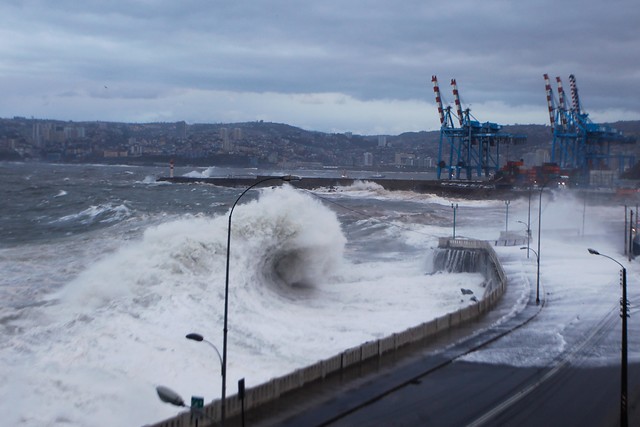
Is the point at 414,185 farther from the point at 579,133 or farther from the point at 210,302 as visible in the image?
the point at 210,302

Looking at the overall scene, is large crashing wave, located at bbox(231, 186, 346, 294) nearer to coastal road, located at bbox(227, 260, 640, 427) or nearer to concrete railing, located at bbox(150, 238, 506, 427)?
concrete railing, located at bbox(150, 238, 506, 427)

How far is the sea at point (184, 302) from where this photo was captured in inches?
632

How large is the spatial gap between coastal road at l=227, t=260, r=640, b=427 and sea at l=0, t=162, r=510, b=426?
2315 millimetres

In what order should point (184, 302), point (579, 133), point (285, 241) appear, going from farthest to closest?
point (579, 133), point (285, 241), point (184, 302)

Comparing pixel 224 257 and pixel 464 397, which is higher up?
pixel 224 257

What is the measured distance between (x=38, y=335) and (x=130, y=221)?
34469 mm

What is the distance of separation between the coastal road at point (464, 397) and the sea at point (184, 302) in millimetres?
2315

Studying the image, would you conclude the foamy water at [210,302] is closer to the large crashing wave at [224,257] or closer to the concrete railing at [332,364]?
the large crashing wave at [224,257]

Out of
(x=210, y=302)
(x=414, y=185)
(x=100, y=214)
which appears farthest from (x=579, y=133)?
(x=210, y=302)

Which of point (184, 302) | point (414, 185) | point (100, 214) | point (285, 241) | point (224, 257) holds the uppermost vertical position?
point (414, 185)

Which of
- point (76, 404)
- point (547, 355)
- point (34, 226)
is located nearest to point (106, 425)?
point (76, 404)

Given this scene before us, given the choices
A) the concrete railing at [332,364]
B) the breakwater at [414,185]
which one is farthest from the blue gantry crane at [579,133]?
the concrete railing at [332,364]

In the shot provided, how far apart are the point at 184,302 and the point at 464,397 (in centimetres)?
1104

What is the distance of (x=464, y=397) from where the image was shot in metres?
15.4
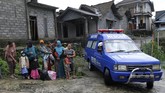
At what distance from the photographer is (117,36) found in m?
9.55

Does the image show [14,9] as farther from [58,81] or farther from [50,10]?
[58,81]

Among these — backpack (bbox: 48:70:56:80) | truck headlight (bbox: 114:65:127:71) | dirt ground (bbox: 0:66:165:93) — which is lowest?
dirt ground (bbox: 0:66:165:93)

#### [WRITTEN EXERCISE]
Write out again the lines from the one with "In the shot" through the end of the records exactly, without any of the pictures.

#### [RESULT]
In the shot provided, how far apart are the point at 184,302 and the point at 464,397 (in centimetres)?
1104

What is the distance of (x=464, y=397) from where the image was shot in metres?
15.4
At what distance from the photographer is (117,36) found in m?
9.55

Does the image show [14,9] as farther from [58,81] or farther from [50,10]?
[58,81]

Among these — backpack (bbox: 48:70:56:80) | truck headlight (bbox: 114:65:127:71) | dirt ground (bbox: 0:66:165:93) — which is lowest?
dirt ground (bbox: 0:66:165:93)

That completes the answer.